Há mais de 40 anos que trabalho na área da Educação Especial. Neste percurso, tenho assistido a uma tendência persistente e preocupante: o abandono progressivo dos alunos com necessidades educativas especiais — aqueles com diferenças significativas de aprendizagem e/ou desafios socioemocionais — por parte do sistema educativo português.
O Decreto-Lei n.º 54/2018, de 6 de julho, ilustra de forma paradigmática essa realidade. Sob a capa de uma retórica inclusiva, o documento promove, na prática, a negligência. Ao defender uma “escola para todos” sem garantir os apoios diferenciados de que muitos necessitam, o Ministério da Educação acabou por comprometer os percursos escolares destes alunos. O resultado? Uma integração ilusória, que mascara o insucesso, perpetua a exclusão e aprofunda as desigualdades.

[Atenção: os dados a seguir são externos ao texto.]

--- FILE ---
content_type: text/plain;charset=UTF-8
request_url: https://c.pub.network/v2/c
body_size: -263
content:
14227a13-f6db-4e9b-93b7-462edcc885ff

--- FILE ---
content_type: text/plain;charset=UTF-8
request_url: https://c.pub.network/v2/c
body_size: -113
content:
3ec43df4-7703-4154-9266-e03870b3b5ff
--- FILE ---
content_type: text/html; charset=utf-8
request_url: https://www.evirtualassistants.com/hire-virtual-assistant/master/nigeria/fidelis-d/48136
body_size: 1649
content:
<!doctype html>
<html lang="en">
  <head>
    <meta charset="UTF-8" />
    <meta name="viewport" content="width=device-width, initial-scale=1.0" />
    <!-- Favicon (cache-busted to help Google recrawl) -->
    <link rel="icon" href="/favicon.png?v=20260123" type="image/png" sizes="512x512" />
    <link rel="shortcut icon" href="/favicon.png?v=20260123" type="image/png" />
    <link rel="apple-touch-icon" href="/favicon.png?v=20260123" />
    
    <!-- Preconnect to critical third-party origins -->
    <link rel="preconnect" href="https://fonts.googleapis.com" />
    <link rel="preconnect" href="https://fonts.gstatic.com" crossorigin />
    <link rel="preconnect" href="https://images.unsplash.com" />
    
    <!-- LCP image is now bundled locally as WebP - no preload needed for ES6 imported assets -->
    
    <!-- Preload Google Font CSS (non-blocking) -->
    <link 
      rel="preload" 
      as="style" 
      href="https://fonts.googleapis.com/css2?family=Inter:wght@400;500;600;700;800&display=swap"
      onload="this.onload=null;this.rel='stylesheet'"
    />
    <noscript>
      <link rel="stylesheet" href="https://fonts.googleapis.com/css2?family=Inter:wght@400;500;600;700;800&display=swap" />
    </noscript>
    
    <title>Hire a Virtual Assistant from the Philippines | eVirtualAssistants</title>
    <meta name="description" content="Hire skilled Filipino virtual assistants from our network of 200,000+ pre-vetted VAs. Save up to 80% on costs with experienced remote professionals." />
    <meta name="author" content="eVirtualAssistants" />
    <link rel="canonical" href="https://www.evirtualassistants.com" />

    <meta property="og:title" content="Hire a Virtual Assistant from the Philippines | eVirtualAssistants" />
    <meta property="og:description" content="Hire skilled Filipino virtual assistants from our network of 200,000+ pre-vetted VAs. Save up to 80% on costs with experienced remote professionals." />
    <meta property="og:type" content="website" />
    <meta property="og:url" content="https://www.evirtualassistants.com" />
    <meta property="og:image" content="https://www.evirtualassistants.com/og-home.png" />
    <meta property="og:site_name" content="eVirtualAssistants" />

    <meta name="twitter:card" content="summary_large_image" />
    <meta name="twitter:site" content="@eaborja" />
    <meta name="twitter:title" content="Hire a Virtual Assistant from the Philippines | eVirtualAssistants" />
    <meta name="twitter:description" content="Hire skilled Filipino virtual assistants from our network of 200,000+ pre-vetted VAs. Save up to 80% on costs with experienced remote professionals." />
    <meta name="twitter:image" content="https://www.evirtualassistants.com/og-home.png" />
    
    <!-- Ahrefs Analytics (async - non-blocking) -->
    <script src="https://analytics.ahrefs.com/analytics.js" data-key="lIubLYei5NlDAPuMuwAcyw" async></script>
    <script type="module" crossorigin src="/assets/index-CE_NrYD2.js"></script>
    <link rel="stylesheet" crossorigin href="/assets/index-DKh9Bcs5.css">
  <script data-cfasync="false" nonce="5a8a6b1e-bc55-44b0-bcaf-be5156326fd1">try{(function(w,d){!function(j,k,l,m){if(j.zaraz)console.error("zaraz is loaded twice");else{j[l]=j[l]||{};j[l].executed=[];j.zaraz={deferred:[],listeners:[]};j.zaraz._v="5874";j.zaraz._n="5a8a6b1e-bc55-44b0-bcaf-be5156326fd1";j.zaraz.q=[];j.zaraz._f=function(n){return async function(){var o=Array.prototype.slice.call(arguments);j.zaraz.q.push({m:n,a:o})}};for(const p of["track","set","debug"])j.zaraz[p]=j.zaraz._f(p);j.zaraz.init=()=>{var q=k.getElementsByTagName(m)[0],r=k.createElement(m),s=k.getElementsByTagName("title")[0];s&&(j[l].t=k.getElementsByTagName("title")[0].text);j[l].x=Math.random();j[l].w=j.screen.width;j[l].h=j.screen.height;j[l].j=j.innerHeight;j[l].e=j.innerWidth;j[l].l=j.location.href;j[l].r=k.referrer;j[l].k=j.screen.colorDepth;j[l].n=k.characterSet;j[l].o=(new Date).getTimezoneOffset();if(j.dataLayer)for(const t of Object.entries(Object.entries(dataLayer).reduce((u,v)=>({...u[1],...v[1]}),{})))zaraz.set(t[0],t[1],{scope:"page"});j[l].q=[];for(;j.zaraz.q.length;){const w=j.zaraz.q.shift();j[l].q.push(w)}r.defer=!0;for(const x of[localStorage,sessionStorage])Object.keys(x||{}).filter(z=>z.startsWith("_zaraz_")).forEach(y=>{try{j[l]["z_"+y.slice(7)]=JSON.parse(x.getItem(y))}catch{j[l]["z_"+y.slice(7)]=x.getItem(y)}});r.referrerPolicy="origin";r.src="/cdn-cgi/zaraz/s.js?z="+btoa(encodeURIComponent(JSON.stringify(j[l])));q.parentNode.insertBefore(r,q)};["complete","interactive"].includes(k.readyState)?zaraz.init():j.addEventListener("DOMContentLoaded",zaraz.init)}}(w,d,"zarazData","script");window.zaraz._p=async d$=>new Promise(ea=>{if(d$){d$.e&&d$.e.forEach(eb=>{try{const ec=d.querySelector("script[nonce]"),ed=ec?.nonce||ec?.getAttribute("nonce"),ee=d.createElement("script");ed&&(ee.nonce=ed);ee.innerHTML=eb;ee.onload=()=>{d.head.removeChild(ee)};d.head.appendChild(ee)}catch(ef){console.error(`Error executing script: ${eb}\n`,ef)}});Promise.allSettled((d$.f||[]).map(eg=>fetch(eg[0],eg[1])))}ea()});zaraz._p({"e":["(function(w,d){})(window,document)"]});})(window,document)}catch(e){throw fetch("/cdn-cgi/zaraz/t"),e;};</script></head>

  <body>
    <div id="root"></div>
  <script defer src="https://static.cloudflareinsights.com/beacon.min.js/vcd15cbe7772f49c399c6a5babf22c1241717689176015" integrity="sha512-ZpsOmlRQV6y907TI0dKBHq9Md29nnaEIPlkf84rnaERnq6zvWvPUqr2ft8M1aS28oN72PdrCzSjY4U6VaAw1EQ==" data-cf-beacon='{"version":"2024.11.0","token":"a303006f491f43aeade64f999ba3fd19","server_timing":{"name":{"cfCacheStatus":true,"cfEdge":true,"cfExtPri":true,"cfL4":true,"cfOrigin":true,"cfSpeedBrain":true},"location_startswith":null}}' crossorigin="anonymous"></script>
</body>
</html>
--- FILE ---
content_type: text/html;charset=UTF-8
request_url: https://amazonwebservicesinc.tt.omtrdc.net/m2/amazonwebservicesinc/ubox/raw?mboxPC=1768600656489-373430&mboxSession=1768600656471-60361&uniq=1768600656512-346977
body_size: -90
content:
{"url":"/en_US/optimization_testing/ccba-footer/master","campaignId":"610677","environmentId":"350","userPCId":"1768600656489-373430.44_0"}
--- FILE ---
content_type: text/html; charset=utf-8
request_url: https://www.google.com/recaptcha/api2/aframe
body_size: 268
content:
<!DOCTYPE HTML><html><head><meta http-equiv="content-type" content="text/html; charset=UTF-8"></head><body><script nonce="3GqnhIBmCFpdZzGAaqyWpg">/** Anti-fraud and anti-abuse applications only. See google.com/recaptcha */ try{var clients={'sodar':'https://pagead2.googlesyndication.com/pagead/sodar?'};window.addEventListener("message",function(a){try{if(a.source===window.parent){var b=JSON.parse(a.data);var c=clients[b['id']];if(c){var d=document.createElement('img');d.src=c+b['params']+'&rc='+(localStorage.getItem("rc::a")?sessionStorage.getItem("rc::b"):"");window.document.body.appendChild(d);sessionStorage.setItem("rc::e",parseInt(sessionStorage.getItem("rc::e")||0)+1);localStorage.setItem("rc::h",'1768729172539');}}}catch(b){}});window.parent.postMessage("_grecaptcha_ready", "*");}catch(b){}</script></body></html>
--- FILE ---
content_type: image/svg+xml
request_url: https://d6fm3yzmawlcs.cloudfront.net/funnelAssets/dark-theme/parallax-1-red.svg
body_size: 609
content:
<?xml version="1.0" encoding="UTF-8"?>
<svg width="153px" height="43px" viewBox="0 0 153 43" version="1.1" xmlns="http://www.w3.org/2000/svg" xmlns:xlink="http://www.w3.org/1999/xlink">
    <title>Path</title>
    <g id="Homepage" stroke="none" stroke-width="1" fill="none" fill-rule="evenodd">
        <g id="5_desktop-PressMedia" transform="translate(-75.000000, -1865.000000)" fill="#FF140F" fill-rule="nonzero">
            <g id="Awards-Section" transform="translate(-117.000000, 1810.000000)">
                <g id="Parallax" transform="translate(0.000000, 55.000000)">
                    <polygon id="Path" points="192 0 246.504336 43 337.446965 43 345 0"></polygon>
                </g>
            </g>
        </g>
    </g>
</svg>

Permitam-me uma metáfora: imaginemos que a CP deteta acidentes frequentes na linha Lisboa-Porto. Após investigação, conclui-se que a última carruagem é sempre a mais danificada. A solução adotada? Retirá-la. Mas o verdadeiro problema — estrutural, no sistema ferroviário — permanece. Esta imagem traduz bem a forma como o Ministério da Educação tem lidado com a educação de crianças e adolescentes com diferenças significativas de aprendizagem: culpabilizando, assim parece, essas mesmas crianças e adolescentes pelas falhas de um sistema que não está preparado para os acolher.
O atual modelo, plasmado no Decreto-Lei n.º 54/2018, levanta sérias dúvidas quanto à sua eficácia. Continuamos a assistir a uma má compreensão do conceito de inclusão, a uma formação deficitária dos professores (do ensino regular e da educação especial), à ausência de recursos humanos especializados e a uma escassa articulação com as famílias. Pior ainda, parece persistir uma cultura de imobilismo, sustentada por dirigentes que há décadas ocupam cargos-chave sem trazerem inovação, experiência prática ou visão estratégica.
É urgente uma renovação. Precisamos, no Ministério da Educação, de técnicos verdadeiramente especializados, com formação sólida e experiência real em contextos escolares. O mesmo se aplica aos consultores e colaboradores que, ao longo dos anos, em nome do mesmo ministério, têm sustentado políticas e práticas prejudiciais aos interesses e ao sucesso dos alunos com diferenças significativas de aprendizagem.
Esta mudança não resolverá todos os problemas, mas pode ser o início de um caminho mais justo, mais humano e, sobretudo, mais eficaz.
A inclusão não se faz com discursos, mas com políticas estruturadas, investimento consistente e vontade política real. Até lá, os alunos com diferenças significativas de aprendizagem continuarão a ser tratados como a “última carruagem”: descartáveis, esquecidos, culpados por um falhanço que não é — nem nunca foi — deles.
Resta a esperança de que o atual ministro da Educação, reconduzido no novo governo, enfrente esta questão de frente. Não como mais um ponto na agenda, mas como um imperativo ético e social.